Please update the listing below by replacing every "priest in white vestment" with "priest in white robes" and keeping everything else unchanged. Leave the pictures out of your answer.

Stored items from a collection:
────────

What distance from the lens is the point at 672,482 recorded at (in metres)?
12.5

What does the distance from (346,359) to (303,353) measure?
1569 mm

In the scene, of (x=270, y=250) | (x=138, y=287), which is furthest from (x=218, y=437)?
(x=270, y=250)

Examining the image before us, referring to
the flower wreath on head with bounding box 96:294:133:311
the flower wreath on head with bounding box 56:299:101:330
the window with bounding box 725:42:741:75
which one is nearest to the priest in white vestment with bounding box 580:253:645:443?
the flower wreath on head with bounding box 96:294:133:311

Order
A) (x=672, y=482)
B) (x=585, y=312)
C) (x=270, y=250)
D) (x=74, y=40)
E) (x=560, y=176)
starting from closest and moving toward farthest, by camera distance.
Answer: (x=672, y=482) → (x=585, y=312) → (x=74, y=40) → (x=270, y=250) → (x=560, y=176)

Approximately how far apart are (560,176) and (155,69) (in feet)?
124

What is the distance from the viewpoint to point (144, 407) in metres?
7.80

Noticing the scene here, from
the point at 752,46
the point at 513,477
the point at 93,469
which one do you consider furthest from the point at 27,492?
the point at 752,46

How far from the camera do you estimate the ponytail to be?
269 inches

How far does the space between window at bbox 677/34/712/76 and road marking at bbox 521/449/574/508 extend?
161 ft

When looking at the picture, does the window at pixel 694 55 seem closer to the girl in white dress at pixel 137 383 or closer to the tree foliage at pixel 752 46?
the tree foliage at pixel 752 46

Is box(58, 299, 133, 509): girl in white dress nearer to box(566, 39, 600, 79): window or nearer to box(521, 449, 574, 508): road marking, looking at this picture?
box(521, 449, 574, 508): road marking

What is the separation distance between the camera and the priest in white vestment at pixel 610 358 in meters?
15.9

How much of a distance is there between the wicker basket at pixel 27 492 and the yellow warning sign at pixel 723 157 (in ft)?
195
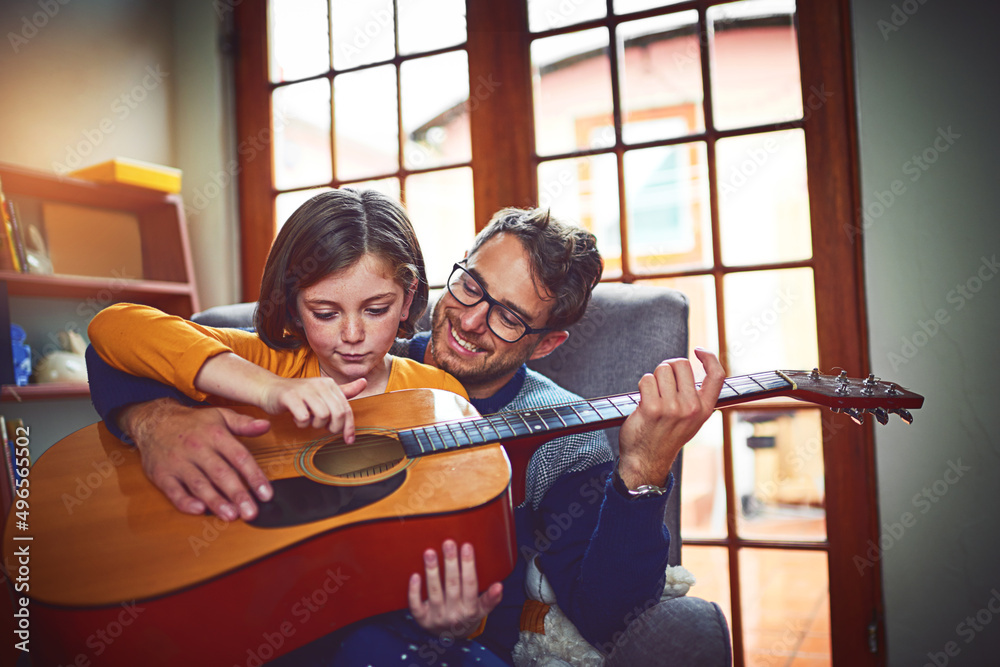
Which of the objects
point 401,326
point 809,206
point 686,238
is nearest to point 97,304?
point 401,326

────────

OUTPUT
What distance from the lens is the point at 672,482 recorded at (in metres)?
12.5

What does the distance from (346,359) to (303,353) measure?
1569 mm

In the scene, of (x=270, y=250) | (x=138, y=287), which is furthest from (x=218, y=437)?
(x=270, y=250)

Examining the image before us, referring to
the flower wreath on head with bounding box 96:294:133:311
the flower wreath on head with bounding box 56:299:101:330
the window with bounding box 725:42:741:75
which one is nearest to the priest in white robes with bounding box 580:253:645:443?
the flower wreath on head with bounding box 96:294:133:311

Order
A) (x=672, y=482)
B) (x=585, y=312)
C) (x=270, y=250)
D) (x=74, y=40)
E) (x=560, y=176)
starting from closest and moving toward farthest, by camera distance.
Answer: (x=672, y=482) → (x=585, y=312) → (x=74, y=40) → (x=270, y=250) → (x=560, y=176)

Approximately how far apart are (560,176) and (155,69) (in feet)?
124

What is the distance from the viewpoint to point (144, 407) in metres?
7.80

Noticing the scene here, from
the point at 752,46
the point at 513,477
the point at 93,469
which one do you consider furthest from the point at 27,492?
the point at 752,46

How far from the camera do you estimate the ponytail to be?
269 inches

How far does the space between window at bbox 677/34/712/76 and road marking at bbox 521/449/574/508 extend?
161 ft

When looking at the picture, does the window at pixel 694 55 seem closer to the girl in white dress at pixel 137 383 or closer to the tree foliage at pixel 752 46?
the tree foliage at pixel 752 46

Is box(58, 299, 133, 509): girl in white dress nearer to box(566, 39, 600, 79): window or nearer to box(521, 449, 574, 508): road marking, looking at this picture?
box(521, 449, 574, 508): road marking

What is the separation distance between the camera and the priest in white robes at pixel 610 358 in meters?
15.9

How much of a distance is there between the wicker basket at pixel 27 492 and the yellow warning sign at pixel 723 157 (in ft)?
195
Which of the objects
point 401,326
point 809,206
point 686,238
is nearest to point 97,304?
point 401,326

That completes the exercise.